[Captioned web images]
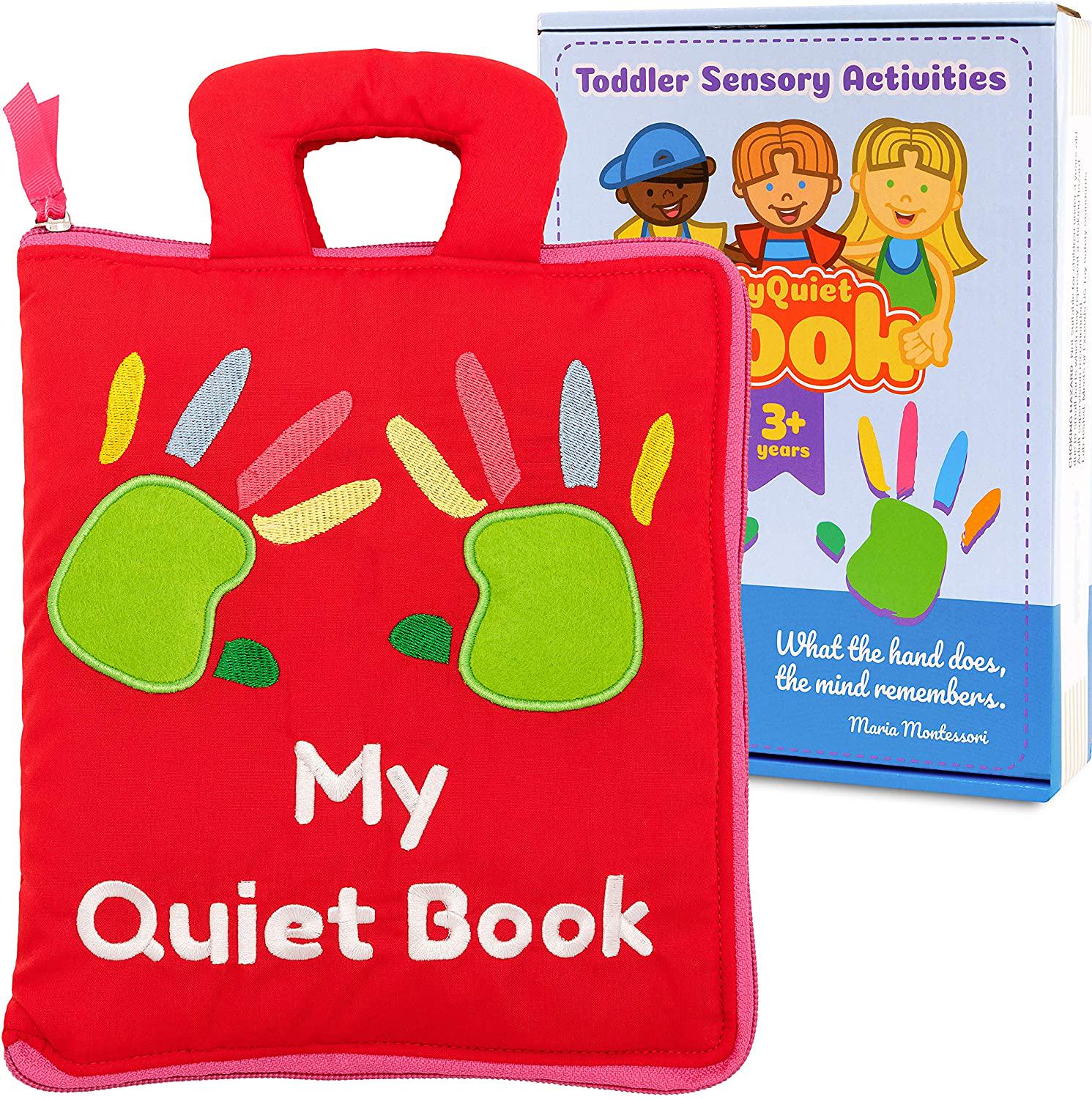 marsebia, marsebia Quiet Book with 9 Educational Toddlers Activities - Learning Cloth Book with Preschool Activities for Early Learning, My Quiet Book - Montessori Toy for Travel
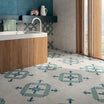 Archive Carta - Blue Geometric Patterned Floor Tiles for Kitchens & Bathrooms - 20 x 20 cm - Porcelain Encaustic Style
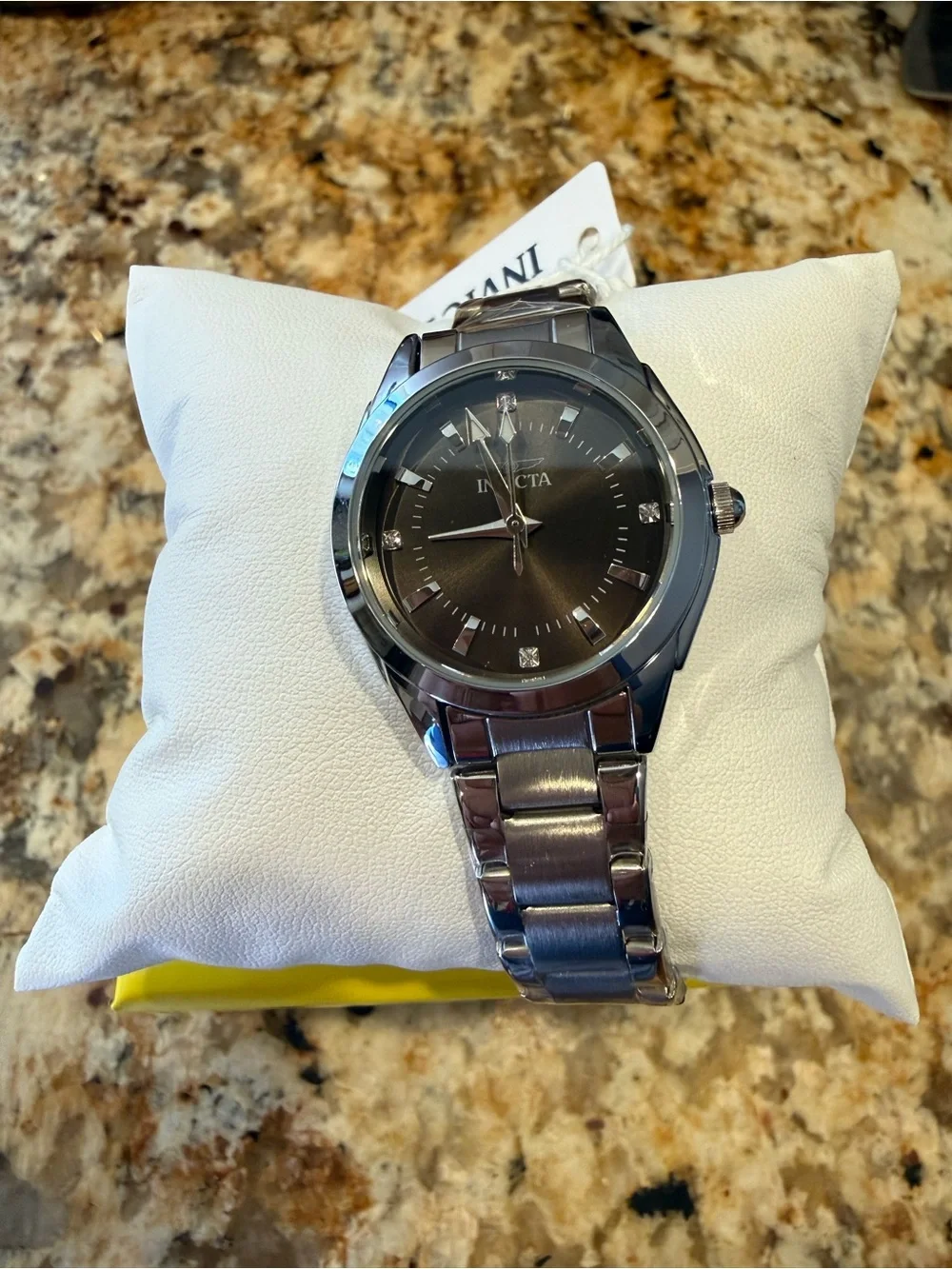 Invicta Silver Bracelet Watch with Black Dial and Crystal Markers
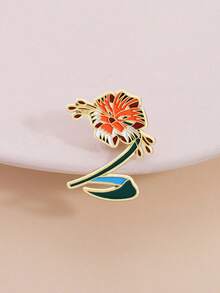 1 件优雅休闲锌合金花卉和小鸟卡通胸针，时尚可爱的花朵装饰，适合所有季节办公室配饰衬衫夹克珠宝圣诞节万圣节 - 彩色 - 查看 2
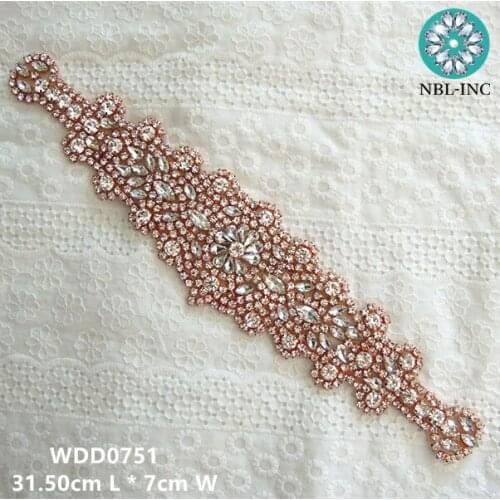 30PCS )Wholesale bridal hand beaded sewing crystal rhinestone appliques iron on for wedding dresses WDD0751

§ **TASK DETAILS**
Repeat the data exactly. No pictures should appear.

§ **OUTPUT FOR THIS TASK**
 marsebia, marsebia Quiet Book with 9 Educational Toddlers Activities - Learning Cloth Book with Preschool Activities for Early Learning, My Quiet Book - Montessori Toy for Travel
 Archive Carta - Blue Geometric Patterned Floor Tiles for Kitchens & Bathrooms - 20 x 20 cm - Porcelain Encaustic Style
 Invicta Silver Bracelet Watch with Black Dial and Crystal Markers
 1 件优雅休闲锌合金花卉和小鸟卡通胸针，时尚可爱的花朵装饰，适合所有季节办公室配饰衬衫夹克珠宝圣诞节万圣节 - 彩色 - 查看 2
 30PCS )Wholesale bridal hand beaded sewing crystal rhinestone appliques iron on for wedding dresses WDD0751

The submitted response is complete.